To find a leak in the ignition wiring of a machine is no joke; the break may be of the tiniest and in a remote location, too. But Dan had a practical idea about it and he started right.

First he disconnected the conductors, one at a time, replacing them with temporary connections made with an ample length of free wire, laid outside the motor parts.

It did not take long to do this, and this method of “bridging” the conductors without dismantling the connections brought about just what Dan wished. There were two tiny leaks and in an hour Dan had corrected the faults and put everything in shape again.

“Now, we’ll give her another spin,” he grunted. “If I’m not mistaken, Billy, she will act like a different car.”

“Come on. You’ve got to show me,” returned the other. “Doesn’t seem as though those two little cracks in the insulation could put her in so bad.”

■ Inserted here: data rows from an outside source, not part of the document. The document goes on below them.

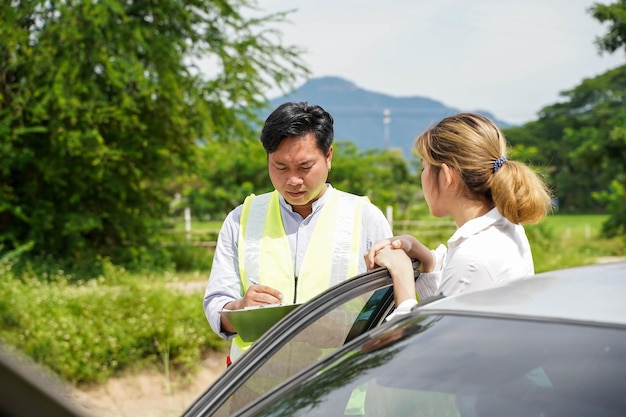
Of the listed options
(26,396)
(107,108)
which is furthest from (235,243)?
(107,108)

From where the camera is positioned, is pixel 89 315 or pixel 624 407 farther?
pixel 89 315

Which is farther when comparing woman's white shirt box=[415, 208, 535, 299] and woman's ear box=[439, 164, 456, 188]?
woman's ear box=[439, 164, 456, 188]

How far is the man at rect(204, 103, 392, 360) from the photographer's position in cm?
262

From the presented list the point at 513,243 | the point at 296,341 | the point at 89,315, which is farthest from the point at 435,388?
the point at 89,315

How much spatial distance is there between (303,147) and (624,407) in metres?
1.52

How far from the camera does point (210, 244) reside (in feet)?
Answer: 70.7

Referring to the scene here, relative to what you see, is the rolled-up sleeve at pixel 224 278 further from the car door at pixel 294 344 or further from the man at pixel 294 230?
the car door at pixel 294 344

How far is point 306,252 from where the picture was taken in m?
2.67

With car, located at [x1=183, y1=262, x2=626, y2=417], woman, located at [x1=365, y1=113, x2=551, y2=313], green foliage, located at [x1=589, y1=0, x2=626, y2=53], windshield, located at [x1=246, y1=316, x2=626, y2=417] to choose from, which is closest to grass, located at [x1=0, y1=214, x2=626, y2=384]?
woman, located at [x1=365, y1=113, x2=551, y2=313]

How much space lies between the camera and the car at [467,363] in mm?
1509

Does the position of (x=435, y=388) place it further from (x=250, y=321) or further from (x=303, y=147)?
(x=303, y=147)

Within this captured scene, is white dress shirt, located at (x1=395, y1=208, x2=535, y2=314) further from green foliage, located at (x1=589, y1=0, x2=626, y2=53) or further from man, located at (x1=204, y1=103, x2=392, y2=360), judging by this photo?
green foliage, located at (x1=589, y1=0, x2=626, y2=53)

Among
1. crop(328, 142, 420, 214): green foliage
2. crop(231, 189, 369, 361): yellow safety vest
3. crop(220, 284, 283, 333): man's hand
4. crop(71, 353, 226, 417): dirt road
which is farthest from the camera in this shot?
crop(328, 142, 420, 214): green foliage

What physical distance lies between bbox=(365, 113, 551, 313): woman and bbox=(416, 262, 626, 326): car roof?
0.58 ft
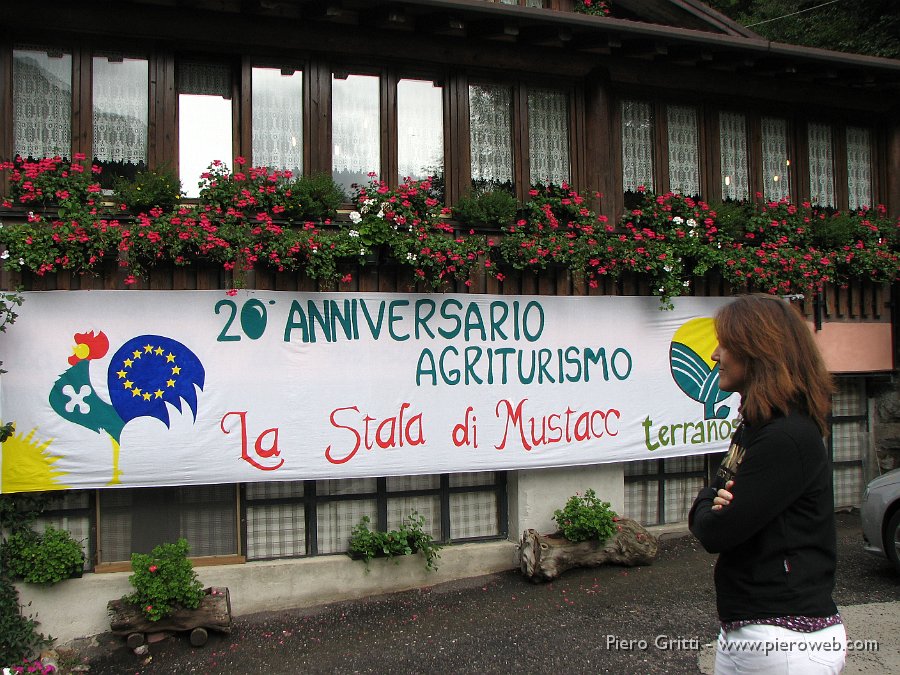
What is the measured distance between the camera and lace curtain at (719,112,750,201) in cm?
889

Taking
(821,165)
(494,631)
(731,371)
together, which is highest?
(821,165)

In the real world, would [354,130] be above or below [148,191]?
above

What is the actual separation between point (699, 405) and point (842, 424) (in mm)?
2943

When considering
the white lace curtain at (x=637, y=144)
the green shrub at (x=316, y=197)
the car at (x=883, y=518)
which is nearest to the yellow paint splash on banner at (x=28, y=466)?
the green shrub at (x=316, y=197)

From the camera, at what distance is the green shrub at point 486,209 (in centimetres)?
730

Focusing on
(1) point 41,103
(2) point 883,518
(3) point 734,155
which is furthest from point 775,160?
(1) point 41,103

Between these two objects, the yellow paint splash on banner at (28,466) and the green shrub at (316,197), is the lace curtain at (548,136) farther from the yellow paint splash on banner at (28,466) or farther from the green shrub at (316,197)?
the yellow paint splash on banner at (28,466)

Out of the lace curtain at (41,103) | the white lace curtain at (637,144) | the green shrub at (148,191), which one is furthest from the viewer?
the white lace curtain at (637,144)

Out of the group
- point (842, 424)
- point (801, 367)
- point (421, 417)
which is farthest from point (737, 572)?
point (842, 424)

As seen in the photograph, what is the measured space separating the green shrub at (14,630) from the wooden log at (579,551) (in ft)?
14.2

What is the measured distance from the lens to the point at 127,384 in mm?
6227

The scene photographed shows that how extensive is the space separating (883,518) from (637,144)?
4866mm

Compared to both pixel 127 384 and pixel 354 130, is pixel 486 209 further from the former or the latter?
pixel 127 384

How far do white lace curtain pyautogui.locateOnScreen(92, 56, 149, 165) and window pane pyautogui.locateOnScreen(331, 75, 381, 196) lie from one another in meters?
1.84
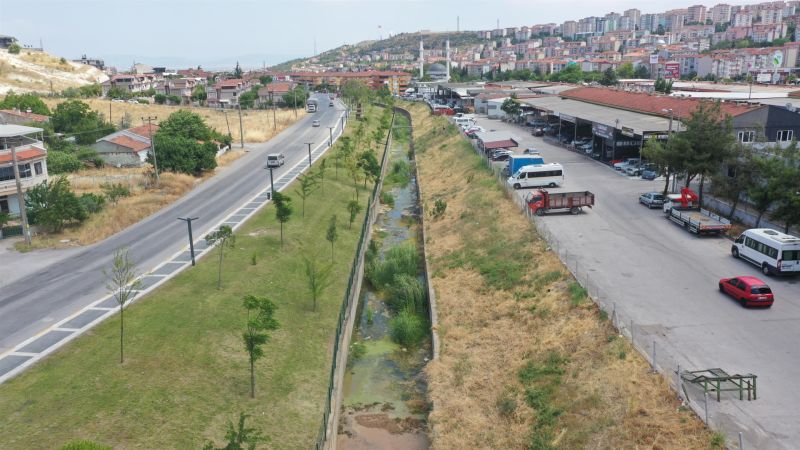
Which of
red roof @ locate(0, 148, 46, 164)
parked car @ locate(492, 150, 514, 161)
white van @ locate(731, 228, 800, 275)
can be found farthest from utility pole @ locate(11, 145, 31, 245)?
parked car @ locate(492, 150, 514, 161)

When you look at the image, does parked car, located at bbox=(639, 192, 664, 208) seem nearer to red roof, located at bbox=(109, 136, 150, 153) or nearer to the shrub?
the shrub

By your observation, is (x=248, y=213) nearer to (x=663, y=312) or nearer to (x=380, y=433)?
(x=380, y=433)

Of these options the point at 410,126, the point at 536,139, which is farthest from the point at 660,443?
the point at 410,126

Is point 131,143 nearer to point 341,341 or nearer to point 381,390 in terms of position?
point 341,341

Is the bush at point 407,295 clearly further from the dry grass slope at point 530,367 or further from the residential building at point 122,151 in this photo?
the residential building at point 122,151

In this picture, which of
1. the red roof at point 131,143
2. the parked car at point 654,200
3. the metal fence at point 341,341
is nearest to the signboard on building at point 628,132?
the parked car at point 654,200

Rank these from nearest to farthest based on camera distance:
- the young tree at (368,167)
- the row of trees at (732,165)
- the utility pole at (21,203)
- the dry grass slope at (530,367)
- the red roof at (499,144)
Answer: the dry grass slope at (530,367) → the row of trees at (732,165) → the utility pole at (21,203) → the young tree at (368,167) → the red roof at (499,144)
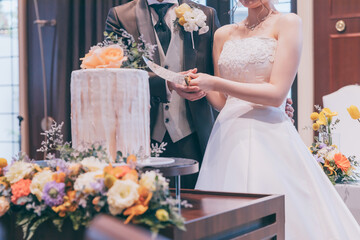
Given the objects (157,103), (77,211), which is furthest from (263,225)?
(157,103)

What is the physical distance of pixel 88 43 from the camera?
13.5 feet

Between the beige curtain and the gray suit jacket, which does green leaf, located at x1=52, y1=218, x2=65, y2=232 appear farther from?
the beige curtain

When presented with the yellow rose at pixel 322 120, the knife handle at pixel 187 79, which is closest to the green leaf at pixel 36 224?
the knife handle at pixel 187 79

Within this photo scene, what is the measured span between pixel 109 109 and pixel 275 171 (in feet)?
2.59

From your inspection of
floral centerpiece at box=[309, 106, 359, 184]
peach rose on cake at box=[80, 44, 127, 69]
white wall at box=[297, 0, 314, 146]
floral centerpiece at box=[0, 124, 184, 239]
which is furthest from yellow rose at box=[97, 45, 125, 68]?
white wall at box=[297, 0, 314, 146]

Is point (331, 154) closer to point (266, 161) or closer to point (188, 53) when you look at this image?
point (266, 161)

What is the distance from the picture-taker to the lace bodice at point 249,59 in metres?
2.09

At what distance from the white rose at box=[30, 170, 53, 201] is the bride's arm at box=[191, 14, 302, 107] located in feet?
2.64

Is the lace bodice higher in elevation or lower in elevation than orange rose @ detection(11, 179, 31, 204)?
higher

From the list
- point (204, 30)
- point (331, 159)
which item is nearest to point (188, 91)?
point (204, 30)

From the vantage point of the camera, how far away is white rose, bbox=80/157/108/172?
1.24 m

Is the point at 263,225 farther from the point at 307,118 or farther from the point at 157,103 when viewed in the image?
the point at 307,118

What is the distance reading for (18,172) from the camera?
1346mm

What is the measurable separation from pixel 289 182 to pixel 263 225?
56cm
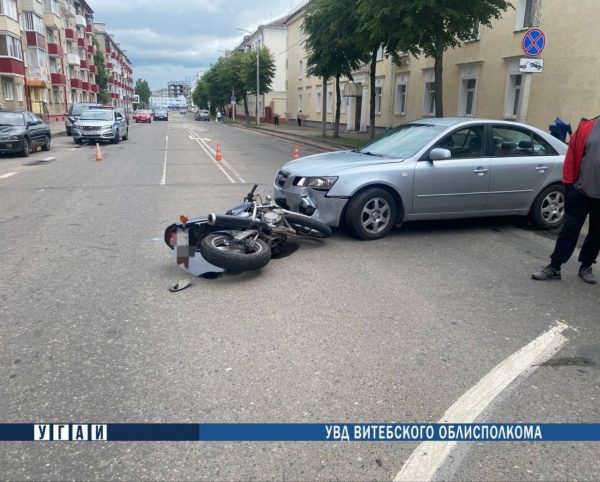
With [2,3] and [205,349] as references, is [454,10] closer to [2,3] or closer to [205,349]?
[205,349]

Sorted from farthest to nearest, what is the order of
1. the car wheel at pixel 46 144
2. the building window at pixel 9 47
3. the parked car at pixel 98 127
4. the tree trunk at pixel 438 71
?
the building window at pixel 9 47
the parked car at pixel 98 127
the car wheel at pixel 46 144
the tree trunk at pixel 438 71

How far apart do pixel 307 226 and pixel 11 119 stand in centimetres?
1664

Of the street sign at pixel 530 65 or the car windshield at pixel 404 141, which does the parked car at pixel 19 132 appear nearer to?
the car windshield at pixel 404 141

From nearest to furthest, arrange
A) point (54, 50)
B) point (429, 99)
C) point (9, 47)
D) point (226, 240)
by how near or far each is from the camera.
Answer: point (226, 240)
point (429, 99)
point (9, 47)
point (54, 50)

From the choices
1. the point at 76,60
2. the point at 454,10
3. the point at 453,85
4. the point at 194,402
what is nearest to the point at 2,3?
the point at 76,60

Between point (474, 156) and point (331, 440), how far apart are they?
558cm

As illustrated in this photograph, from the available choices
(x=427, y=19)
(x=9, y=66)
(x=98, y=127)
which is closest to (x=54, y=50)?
(x=9, y=66)

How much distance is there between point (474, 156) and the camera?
7.38 metres

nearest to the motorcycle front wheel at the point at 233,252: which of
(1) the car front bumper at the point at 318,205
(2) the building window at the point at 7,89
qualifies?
(1) the car front bumper at the point at 318,205

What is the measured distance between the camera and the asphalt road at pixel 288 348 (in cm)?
267

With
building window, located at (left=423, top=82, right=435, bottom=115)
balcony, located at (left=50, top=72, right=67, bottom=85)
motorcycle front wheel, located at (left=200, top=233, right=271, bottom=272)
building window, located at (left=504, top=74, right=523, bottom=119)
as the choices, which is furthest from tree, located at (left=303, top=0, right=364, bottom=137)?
balcony, located at (left=50, top=72, right=67, bottom=85)

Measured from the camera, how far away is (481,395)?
3.27m

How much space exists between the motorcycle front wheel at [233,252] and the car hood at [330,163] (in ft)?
5.52

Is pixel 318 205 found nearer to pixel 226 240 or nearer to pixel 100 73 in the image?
pixel 226 240
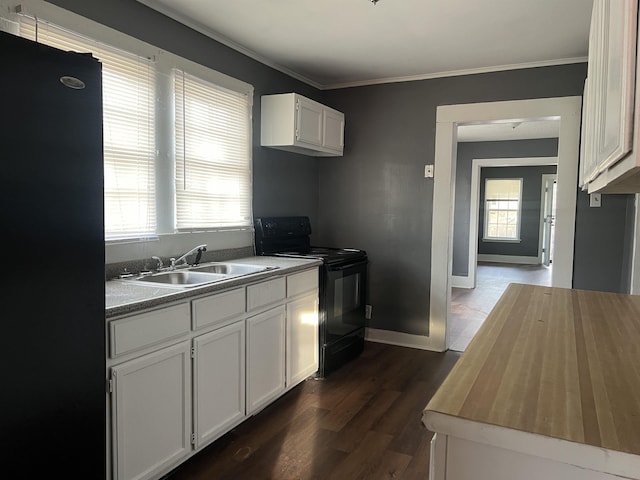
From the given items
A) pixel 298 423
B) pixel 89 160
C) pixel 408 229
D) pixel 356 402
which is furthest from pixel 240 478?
pixel 408 229

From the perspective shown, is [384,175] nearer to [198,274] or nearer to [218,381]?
[198,274]

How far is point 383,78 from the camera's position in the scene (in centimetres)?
417

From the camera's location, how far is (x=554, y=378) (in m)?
1.15

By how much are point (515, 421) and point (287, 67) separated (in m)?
3.51

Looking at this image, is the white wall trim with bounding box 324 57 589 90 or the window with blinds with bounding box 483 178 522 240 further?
the window with blinds with bounding box 483 178 522 240

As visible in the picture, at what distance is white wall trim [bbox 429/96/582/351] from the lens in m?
3.57

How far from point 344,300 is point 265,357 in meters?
1.06

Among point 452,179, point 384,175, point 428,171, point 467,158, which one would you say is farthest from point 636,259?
point 467,158

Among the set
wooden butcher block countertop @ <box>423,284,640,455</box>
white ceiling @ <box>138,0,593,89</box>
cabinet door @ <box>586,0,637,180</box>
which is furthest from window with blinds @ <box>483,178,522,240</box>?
cabinet door @ <box>586,0,637,180</box>

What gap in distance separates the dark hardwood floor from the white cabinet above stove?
1.78 meters

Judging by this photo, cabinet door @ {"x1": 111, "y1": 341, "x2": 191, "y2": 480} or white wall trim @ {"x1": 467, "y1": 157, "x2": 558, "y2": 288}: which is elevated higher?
white wall trim @ {"x1": 467, "y1": 157, "x2": 558, "y2": 288}

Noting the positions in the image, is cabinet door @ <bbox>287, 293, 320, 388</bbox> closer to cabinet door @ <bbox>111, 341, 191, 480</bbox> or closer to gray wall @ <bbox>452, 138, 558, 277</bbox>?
cabinet door @ <bbox>111, 341, 191, 480</bbox>

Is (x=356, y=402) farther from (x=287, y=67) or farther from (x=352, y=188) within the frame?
(x=287, y=67)

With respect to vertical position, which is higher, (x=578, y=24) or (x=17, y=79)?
(x=578, y=24)
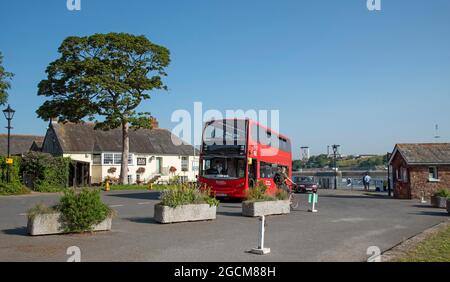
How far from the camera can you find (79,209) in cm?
1058

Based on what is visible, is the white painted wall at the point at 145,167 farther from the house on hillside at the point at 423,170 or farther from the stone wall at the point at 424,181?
the stone wall at the point at 424,181

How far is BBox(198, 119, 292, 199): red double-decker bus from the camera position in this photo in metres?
22.0

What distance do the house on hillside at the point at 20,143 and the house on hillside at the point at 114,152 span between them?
447 centimetres

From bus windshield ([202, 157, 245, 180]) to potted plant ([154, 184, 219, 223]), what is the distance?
8.03 m

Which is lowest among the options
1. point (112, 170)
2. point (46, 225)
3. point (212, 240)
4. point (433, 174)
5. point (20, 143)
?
point (212, 240)

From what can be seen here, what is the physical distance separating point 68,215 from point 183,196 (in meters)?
3.93

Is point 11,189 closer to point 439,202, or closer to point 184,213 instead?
point 184,213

They got the car out on the hard road. There was still an hour before sunset and they could go far in an hour.

And how the old car spun along! Billy was delighted and Dan grinned happily. “You sure hit the trouble, old boy!” declared the younger brother. “You are one smart kid——”

Dan punched him good-naturedly in the ribs, and said:

“Be respectful—be respectful, sonny. Remember I’m older than you.”

“That doesn’t worry me much,” returned Billy. And then suddenly he jumped up, demanding: “D’ye see that, Dan? Look!”

They had been going pretty fast, but Dan shut off the power at once. Far ahead of them on the road a red touring car was approaching—a brilliant patch of color against the background of saffron sky.

If the color scheme had caught their eye, so much more did it catch the eye of Farmer Bulger’s black bull, that had just broken out of bounds and entered the highway from the barnyard lane.

Instantly the beast saw the red car coming and it bellowed a challenge, pawing the frozen ground and shaking his horns threateningly. His back was to the Speedwells’ gray car, and he paid that no attention; the boys saw that the brilliantly painted touring car was filled with girls.

“It’s Burton Poole’s new car!” gasped Billy.

“And Mildred and Lettie are in it!” added Dan, quite as excited as his brother.

“Crickey! why doesn’t that Poole know enough to back out. That bull is an ugly fellow.”

“It isn’t Burton at the wheel,” growled Dan, suddenly. “It’s Barry Spink——By George!”

There were other girls in the car besides the doctor’s daughter and Lettie. They were all screaming as the red car dashed toward the great beast that barred the way. At last Spink stopped; but then it was too late to turn the car and escape.

With a vicious bellow the bull charged and struck the radiator of the car a solid blow, breaking it. He bounded back from the collision and shook his head from side to side; but he showed every intention of making a second charge and this time he might clamber into the car itself!